Jak najszybciej, najwięcej i najtaniej - tak zdaje się brzmieć dewiza prywatnych przewoźników w województwie kujawsko-pomorskim. Policjanci i urzędnicy kolejny już raz kontrolowali prywatne autobusy. Znów okazało się, że dla prywatnych przewoźników bezpieczeństwo pasażerów jest często ostatnią rzeczą, o którą dbają.

Prywatne autobusy już na pierwszy rzut oka wyglądają fatalnie. W jednym z kontrolowanych pojazdów, w kole brakowało dwóch śrub, a jedna z trzech szpilek mocujących była ukręcona. W praktyce oznaczało to, że koło mogło odpaść dosłownie w każdej chwili.

Kontrola ujawniła również, że dwóch przewoźników nie miało w ogóle zezwolenia na regularne kursy. W wielu autobusach brakowało wyjść awaryjnych.

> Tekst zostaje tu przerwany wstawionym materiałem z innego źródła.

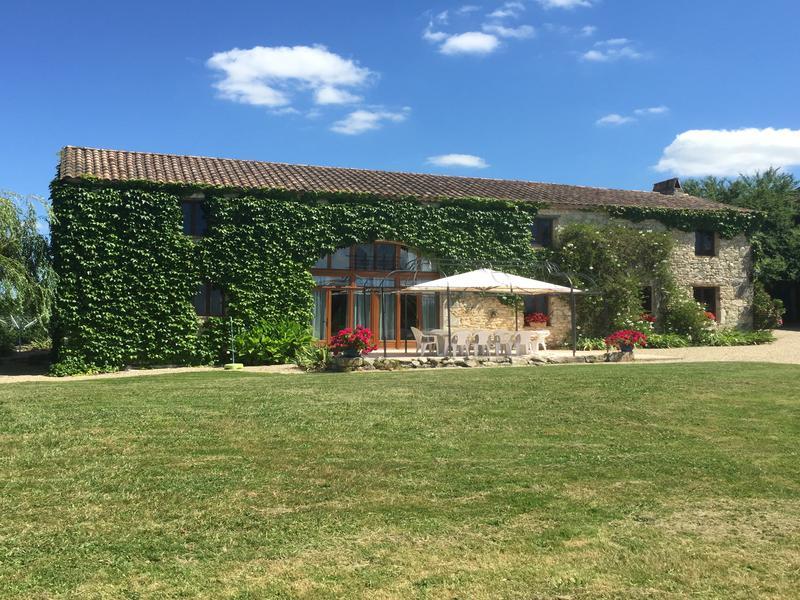 Chateau vendre en aquitaine lot et garonne st sernin for Piscine 17eme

Powszechnym przewinieniem firm przewozowych jest również zabieranie większej liczby pasażerów niż miejsc w autobusie.

Efekt kontroli to kilka wniosków o cofnięcie licencji i zatrzymane dowody rejestracyjne. Niestety, mimo coraz częstszych kontroli, stan wielu prywatnych autobusów wciąż pozostawia wiele do życzenia.